Another year; another too brief visit home to Hokkaido. The pace of Tokyo life, the urge to do as well in exams as any other child but to be a musical prodigy as well, even the regularity of the seasons; cold, mild, hot, stormy, warm; Fuji invisible for weeks then suddenly there, floating on a sea of cloud, a flurry of cherry blossom lasting hardly longer than a pink snowstorm… all seemed to conspire to sweep her life away from under her. Her grades went on improving, but the teachers seemed to make a special effort to remind her how important they were. She read novels in English; book in one hand, dictionary in another. She won all the Academy's cello prizes. She spent some on clothes, sent the rest home. She was getting used to the remarks about having a cello between her legs.

The Academy offered her a bursary for another three years; somehow she'd expected they would, but she didn't know whether to take it or not. Her mother said she must; Mr Kawamitsu said she must; the Academy said she must. So she supposed she had to.

Philippe had hoped there might be fish in the lake that would be attracted to their lights, as well as simply desiring the novelty of diving at night. So far, in their day-time dives, they had seen hardly any fish. The aquatic life in Gatún Lake had suffered twice over. First there had been a series of algae blooms caused by fertilisers washed down from the distant hills around Madden Lake and the far western shores of Gatún itself; then the fish and plants had been affected recently by deforestation chemicals used in the early stages of the war. The scientific station on Barro Colorado said the lake was safe to swim in again, but the plant community and fish. stocks were recovering very slowly.

Philippe's blue flippers waved back at her. The lake felt warmer than it did during the day, which surprised her. Perhaps it wasn't really any warmer; perhaps it just seemed so because she expected the dark depths to be cold.

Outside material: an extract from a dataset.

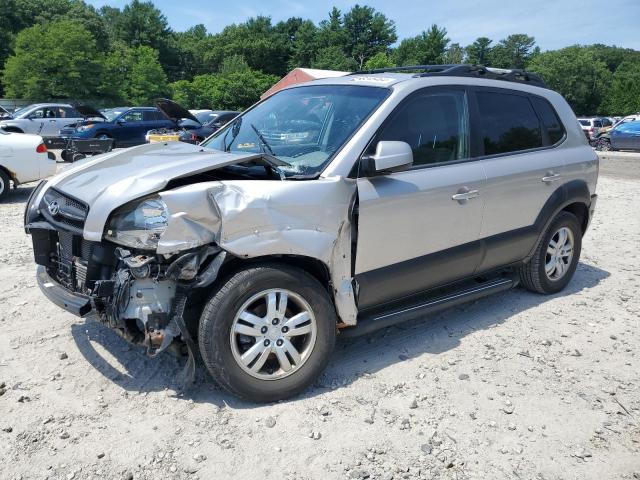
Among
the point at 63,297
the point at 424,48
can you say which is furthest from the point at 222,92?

The sense of placelessness, of being contained and cut off yet somehow free as well, was intensified by the darkness. With the day's silvery surface removed, the limit of visibility became what their lights could illuminate, and the lake felt both tinier and greater than it had before; tinier because at any moment they could see only a short distance around them, and so could have been swimming in some small pool, but greater because there was no immediate way of telling the surface was not far above, and the floor not far beneath.

Using the lights, the lake waters became like some swirling and disturbed version of space; in the white beams of their lamps a galaxy of minute particles was revealed, each mote glowing against the darkness like a swiftly passed star. Colours were more vivid, too, though there was little enough to see; just the blue of Philippe's stroking flippers and the bright orange of the line he was paying out behind them, to lead them back to the Gemini. She pointed her lights straight down, and saw the floor of the lake gliding greyly by, smooth and ghostly and quiet.

The National Guard reported there had been a venceristas bombardment of Escobal and Cuipo, followed by a retaliatory strike by Panamanian Air Force jets. This was the official explanation for the fireworks on the night of the Nadia's party. The incident made the Channel 8 news, briefly. Reading between the lines, it appeared as though whatever had first happened hadn't warranted the pyrotechnics they'd seen unleashed.